Copy the records below line for line without changing anything, and leave out the pictures.

Spatial relation data:
________________
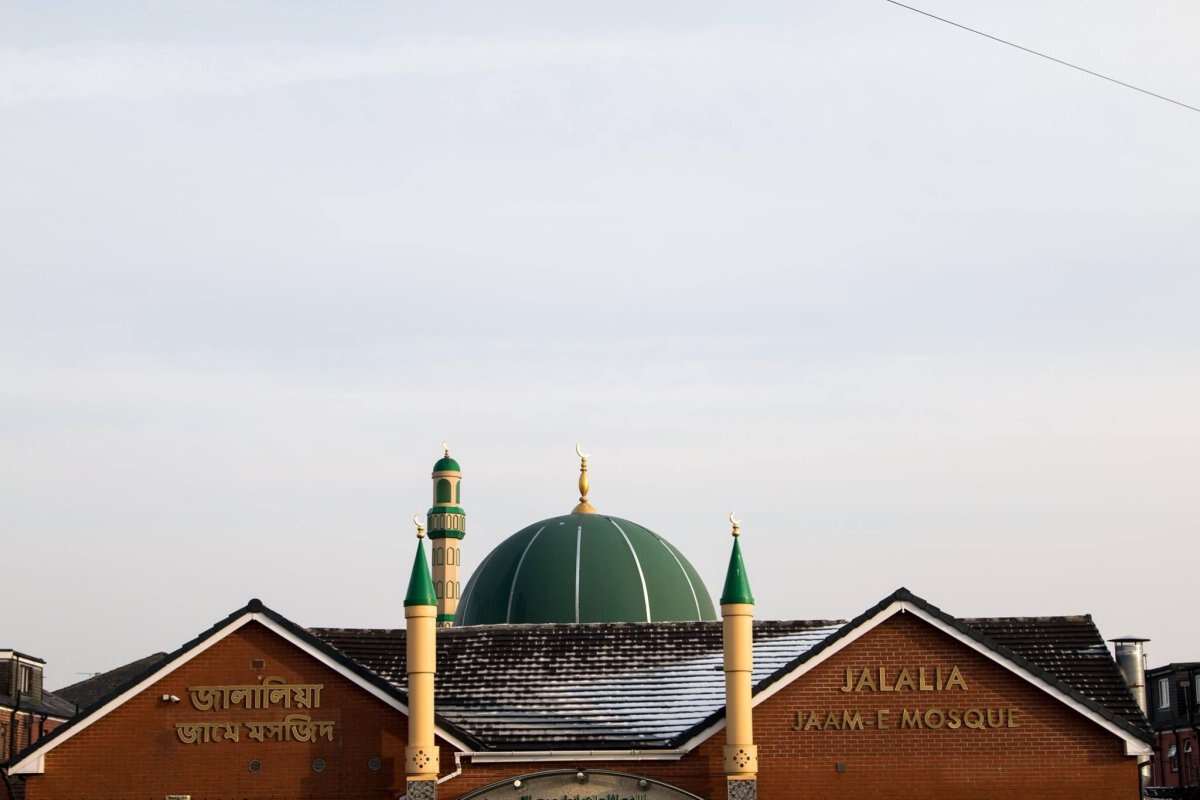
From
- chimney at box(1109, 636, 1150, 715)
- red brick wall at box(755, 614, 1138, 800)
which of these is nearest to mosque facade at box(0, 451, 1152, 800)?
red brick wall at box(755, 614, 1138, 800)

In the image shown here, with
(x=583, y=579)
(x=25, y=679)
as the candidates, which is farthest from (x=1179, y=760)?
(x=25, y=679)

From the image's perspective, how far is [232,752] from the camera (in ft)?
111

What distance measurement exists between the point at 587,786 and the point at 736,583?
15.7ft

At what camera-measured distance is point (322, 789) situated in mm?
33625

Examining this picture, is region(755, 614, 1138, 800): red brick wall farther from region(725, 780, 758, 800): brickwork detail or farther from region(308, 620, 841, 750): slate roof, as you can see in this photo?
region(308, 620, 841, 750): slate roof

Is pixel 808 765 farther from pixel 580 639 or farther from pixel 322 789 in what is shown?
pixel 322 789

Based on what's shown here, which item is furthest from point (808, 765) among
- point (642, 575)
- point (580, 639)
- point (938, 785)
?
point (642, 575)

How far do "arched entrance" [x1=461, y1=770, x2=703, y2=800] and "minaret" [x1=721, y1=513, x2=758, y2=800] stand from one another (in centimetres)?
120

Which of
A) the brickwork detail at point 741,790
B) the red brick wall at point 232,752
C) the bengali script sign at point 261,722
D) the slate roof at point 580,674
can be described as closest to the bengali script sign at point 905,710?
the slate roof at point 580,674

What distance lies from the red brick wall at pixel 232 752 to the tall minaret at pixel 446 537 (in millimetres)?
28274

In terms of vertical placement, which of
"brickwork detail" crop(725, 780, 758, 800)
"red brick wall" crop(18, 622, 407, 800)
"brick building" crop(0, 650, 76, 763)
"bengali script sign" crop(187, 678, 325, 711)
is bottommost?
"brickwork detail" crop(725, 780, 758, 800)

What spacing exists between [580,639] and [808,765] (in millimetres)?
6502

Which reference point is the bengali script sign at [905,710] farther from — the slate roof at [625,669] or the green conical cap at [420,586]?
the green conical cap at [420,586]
________________
- _COMPLETE OUTPUT_
From
- chimney at box(1109, 636, 1150, 715)
- red brick wall at box(755, 614, 1138, 800)
which of these is nearest to mosque facade at box(0, 451, 1152, 800)?
red brick wall at box(755, 614, 1138, 800)

In the image shown here, with
(x=583, y=579)
(x=25, y=679)
as the candidates, which is farthest from (x=1179, y=760)?
(x=25, y=679)

From the image's perspective, how far is [232,752] from the camera (in ft)?
111

What distance measurement exists between the point at 587,786 and the point at 736,583?
15.7ft

At what camera-measured distance is point (322, 789) situated in mm?
33625

Examining this picture, is region(755, 614, 1138, 800): red brick wall farther from region(725, 780, 758, 800): brickwork detail or farther from region(308, 620, 841, 750): slate roof, as you can see in this photo?
region(308, 620, 841, 750): slate roof

Is pixel 808 765 farther from pixel 580 639 or farther from pixel 322 789 in what is shown?
pixel 322 789

Based on what's shown here, which item is furthest from point (808, 765) among
- point (642, 575)
- point (580, 639)
- point (938, 785)
?
point (642, 575)

How far do "arched entrance" [x1=461, y1=770, x2=703, y2=800] and "minaret" [x1=721, y1=513, x2=758, y2=800] stand from one another (in centimetres)?
120

Which of
A) the brickwork detail at point 741,790
B) the red brick wall at point 232,752
C) the bengali script sign at point 261,722
D) the slate roof at point 580,674
can be described as closest to the bengali script sign at point 905,710?
the slate roof at point 580,674

What distance lies from the red brick wall at pixel 232 752 to the tall minaret at pixel 446 537 (in millimetres)?
28274

In terms of vertical placement, which of
"brickwork detail" crop(725, 780, 758, 800)
"red brick wall" crop(18, 622, 407, 800)
"brick building" crop(0, 650, 76, 763)
"bengali script sign" crop(187, 678, 325, 711)
is bottommost?
"brickwork detail" crop(725, 780, 758, 800)

What spacing exists between [580,639] and [808,765] (in millimetres)?
6502

Which reference point is the bengali script sign at [905,710] farther from — the slate roof at [625,669] or the green conical cap at [420,586]?
the green conical cap at [420,586]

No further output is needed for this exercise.